SAO PAULO, May 12 (Reuters) – Brazil has long touted its ethanol program as meriting global recognition but has become alarmed at recent attacks from critics abroad blaming the biofuel for famine, slavery and deforestation of the Amazon.
Brazil's plan to be the world's main supplier of the alternative automobile fuel may be facing its biggest diplomatic challenge, as rising food prices around the world are inciting riots and even toppling governments.
Brazil believes that it is unjustly coming under fire for problems with European and U.S. biofuels.
President Luiz Inacio Lula da Silva has come out in defense of the ethanol industry, calling critics "veiled protectionists." The Foreign Ministry also created a new post to launch diplomatic efforts against trade challenges to Brazilian biofuels.
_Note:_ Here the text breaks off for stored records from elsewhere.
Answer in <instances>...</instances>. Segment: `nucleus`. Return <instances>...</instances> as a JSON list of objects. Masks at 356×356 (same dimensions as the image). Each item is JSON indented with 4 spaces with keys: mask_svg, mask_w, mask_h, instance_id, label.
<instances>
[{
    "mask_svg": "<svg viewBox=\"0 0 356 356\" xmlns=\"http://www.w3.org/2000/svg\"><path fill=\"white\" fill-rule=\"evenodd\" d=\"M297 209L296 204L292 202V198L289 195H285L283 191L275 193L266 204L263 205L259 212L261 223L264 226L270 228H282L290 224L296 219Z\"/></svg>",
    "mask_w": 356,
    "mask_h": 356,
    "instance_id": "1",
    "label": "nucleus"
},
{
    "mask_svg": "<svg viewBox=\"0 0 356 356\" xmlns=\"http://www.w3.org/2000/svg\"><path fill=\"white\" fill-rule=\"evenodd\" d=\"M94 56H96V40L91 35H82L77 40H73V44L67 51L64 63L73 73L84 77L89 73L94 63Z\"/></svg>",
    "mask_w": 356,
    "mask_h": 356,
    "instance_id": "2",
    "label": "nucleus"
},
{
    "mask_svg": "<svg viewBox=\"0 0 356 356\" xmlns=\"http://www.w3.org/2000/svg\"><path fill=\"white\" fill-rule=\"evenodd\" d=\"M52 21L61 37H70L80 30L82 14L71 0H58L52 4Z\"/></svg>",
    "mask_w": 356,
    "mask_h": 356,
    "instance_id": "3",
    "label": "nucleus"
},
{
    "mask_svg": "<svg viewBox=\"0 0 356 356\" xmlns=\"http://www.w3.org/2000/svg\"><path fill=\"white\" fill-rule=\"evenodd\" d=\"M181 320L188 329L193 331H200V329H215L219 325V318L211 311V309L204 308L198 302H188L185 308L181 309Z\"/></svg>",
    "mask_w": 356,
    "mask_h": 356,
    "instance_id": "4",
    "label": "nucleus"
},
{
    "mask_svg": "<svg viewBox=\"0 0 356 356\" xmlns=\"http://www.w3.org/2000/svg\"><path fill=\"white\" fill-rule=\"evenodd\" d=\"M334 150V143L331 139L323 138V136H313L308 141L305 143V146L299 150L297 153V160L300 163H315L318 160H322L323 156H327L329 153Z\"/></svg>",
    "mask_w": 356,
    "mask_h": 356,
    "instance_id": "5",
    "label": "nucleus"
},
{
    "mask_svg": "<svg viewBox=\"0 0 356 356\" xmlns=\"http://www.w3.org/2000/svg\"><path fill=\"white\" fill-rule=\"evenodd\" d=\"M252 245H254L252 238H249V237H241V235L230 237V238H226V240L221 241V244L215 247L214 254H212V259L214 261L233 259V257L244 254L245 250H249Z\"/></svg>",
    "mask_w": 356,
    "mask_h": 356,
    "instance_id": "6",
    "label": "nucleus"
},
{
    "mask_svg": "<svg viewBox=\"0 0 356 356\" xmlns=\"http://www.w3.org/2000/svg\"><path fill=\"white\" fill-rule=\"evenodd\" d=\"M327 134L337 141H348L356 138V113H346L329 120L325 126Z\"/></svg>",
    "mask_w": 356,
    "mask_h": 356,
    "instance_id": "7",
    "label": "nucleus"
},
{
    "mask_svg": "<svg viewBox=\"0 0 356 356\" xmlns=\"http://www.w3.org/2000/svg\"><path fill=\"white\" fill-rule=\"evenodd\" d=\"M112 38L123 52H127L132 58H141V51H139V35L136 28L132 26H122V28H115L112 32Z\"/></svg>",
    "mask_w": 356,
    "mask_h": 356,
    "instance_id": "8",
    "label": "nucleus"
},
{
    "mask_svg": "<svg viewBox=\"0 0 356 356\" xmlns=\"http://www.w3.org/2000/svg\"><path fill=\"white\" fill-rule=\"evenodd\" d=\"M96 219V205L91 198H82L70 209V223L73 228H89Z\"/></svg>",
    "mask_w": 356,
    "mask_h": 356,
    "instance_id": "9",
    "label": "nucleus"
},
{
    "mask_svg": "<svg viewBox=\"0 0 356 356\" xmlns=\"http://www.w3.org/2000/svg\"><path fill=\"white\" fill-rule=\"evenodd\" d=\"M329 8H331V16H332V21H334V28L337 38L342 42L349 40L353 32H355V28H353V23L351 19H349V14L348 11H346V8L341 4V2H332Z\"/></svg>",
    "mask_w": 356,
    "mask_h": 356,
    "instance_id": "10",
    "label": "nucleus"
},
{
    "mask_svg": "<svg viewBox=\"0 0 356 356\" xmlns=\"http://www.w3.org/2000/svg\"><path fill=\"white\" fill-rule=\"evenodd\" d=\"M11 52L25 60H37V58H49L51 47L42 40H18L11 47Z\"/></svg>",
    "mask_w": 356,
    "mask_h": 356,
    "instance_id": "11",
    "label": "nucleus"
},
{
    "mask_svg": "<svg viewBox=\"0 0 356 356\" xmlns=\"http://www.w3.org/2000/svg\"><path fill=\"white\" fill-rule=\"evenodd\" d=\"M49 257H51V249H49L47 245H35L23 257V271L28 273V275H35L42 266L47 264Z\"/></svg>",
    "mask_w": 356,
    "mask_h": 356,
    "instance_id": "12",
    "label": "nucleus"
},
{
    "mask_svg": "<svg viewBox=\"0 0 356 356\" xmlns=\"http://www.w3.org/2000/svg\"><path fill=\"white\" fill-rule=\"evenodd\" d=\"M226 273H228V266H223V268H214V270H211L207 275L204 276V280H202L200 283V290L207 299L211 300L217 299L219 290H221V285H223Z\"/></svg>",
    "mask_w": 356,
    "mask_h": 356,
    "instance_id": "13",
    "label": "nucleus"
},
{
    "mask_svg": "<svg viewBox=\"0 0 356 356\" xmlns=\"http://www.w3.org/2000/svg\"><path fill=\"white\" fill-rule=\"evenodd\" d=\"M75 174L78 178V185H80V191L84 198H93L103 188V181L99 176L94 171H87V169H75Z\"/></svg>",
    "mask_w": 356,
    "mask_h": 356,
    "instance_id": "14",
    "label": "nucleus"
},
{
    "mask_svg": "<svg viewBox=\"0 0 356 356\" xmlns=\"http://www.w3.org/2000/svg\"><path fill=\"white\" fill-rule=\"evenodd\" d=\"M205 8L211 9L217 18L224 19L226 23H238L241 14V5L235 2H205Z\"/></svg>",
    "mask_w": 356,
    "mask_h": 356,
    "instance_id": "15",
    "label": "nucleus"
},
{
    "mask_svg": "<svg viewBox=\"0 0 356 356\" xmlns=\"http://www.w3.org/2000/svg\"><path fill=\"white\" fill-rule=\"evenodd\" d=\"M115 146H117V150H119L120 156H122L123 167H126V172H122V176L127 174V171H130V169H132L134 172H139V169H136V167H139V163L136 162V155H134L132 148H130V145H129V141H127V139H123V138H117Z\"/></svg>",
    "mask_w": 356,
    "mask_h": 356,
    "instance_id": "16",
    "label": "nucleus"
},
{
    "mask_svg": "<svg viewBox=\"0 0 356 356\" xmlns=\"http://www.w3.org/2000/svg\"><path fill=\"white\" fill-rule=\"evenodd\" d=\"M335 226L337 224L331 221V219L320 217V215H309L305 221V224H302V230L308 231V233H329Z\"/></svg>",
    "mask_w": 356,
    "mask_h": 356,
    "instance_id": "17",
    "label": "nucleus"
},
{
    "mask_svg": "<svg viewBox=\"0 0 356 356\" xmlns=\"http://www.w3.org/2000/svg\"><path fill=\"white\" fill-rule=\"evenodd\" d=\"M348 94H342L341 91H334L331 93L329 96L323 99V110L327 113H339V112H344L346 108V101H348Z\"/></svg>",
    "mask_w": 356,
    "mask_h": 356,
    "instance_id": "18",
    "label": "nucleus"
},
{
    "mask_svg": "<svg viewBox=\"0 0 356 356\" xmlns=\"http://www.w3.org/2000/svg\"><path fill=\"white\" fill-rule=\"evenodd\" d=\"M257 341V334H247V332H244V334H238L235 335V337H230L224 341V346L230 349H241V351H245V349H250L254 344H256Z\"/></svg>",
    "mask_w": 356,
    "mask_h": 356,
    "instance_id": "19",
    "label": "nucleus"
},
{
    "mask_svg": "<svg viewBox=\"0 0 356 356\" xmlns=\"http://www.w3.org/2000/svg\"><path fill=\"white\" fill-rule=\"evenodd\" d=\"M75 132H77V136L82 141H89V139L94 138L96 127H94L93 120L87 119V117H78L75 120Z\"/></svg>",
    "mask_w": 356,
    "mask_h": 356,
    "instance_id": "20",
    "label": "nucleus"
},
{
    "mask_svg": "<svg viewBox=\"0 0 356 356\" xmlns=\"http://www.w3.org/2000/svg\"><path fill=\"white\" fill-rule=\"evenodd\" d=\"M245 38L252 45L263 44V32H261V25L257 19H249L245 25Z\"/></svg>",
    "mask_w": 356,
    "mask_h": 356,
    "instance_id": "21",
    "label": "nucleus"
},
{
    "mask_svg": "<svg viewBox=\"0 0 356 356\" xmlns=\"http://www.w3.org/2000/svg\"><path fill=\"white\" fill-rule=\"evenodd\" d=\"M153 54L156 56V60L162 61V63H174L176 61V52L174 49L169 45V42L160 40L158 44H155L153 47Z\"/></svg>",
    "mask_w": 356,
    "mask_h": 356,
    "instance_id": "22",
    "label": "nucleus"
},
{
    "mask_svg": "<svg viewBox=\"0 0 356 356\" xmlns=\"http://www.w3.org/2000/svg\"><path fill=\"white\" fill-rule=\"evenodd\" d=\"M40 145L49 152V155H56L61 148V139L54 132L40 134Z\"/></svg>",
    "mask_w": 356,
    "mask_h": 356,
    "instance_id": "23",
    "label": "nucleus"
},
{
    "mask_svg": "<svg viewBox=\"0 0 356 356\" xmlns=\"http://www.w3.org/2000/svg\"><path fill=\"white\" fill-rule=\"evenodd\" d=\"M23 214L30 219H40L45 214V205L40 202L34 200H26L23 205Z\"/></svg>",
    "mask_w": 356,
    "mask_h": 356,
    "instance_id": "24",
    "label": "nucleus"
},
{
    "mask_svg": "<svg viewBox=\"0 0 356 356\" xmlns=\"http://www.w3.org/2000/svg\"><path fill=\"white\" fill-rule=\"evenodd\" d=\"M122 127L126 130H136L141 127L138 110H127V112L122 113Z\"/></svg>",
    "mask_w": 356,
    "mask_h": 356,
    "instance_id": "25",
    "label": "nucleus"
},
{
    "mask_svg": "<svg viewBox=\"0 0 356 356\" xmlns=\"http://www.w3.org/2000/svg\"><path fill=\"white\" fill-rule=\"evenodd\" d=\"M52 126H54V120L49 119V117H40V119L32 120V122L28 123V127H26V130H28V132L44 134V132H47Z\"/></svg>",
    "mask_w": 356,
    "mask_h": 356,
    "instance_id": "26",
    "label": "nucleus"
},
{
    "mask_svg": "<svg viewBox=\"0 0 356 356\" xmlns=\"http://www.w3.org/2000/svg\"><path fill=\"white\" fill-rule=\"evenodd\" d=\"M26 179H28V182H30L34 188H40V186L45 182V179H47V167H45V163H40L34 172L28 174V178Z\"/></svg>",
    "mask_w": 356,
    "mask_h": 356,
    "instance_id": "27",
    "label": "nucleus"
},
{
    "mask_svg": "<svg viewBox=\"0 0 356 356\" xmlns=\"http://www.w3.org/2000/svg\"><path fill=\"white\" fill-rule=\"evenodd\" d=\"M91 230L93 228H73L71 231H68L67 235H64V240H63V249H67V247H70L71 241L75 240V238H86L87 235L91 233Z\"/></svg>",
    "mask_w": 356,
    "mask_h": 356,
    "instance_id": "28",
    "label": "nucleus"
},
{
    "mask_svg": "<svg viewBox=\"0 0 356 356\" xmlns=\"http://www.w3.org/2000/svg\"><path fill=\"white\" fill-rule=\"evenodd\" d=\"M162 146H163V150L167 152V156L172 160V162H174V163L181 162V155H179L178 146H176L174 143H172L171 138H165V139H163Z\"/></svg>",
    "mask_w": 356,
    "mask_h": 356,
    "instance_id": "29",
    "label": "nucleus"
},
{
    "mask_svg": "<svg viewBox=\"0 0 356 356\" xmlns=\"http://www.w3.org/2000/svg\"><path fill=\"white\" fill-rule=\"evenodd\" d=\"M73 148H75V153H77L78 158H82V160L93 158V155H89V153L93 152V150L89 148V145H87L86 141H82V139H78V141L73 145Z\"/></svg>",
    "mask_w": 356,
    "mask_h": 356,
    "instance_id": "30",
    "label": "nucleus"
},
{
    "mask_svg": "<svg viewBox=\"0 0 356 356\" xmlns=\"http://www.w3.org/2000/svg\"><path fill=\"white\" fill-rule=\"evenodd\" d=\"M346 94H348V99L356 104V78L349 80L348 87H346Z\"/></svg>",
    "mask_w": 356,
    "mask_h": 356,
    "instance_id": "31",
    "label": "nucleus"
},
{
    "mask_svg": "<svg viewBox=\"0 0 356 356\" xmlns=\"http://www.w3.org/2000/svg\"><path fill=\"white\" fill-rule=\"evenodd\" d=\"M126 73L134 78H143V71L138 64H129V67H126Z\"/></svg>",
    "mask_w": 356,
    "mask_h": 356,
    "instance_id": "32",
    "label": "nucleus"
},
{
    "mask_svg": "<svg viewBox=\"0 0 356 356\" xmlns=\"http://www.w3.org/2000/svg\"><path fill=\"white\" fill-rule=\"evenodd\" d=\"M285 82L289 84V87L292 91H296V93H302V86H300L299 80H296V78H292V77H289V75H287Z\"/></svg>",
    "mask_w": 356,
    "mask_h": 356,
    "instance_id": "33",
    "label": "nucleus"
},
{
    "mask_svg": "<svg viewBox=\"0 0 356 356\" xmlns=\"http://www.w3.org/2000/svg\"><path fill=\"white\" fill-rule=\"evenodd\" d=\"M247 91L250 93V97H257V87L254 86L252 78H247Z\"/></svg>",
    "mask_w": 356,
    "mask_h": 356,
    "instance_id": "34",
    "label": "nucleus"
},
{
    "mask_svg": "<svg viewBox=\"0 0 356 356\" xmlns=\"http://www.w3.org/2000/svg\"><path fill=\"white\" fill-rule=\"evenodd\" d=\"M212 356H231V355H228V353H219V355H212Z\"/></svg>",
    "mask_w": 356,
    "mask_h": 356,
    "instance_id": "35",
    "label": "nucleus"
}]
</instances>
"The broader the debate, the better for Brazil," said Andre Aranha Correa do Lago, head of the ministry's energy department, adding that the government plans to hold an international conference on biofuels in November.
Correa do Lago and specialists in the ethanol industry acknowledged that Brazil could improve regulation and oversight of cane mills but the vast majority of them are in-line with labor and environmental laws.
"Roughly 99 percent of cane output is 2,000 kilometers from any Amazon forest," Alfred Szwarc, environmental spokesman for Brazil's Cane Industry Association (Unica), said.
But environmentalists have argued that the boom in sugar cane is pushing other less profitable farming into the Amazon, a phenomena called agricultural displacement, which Correa do Lago admits deserves further study.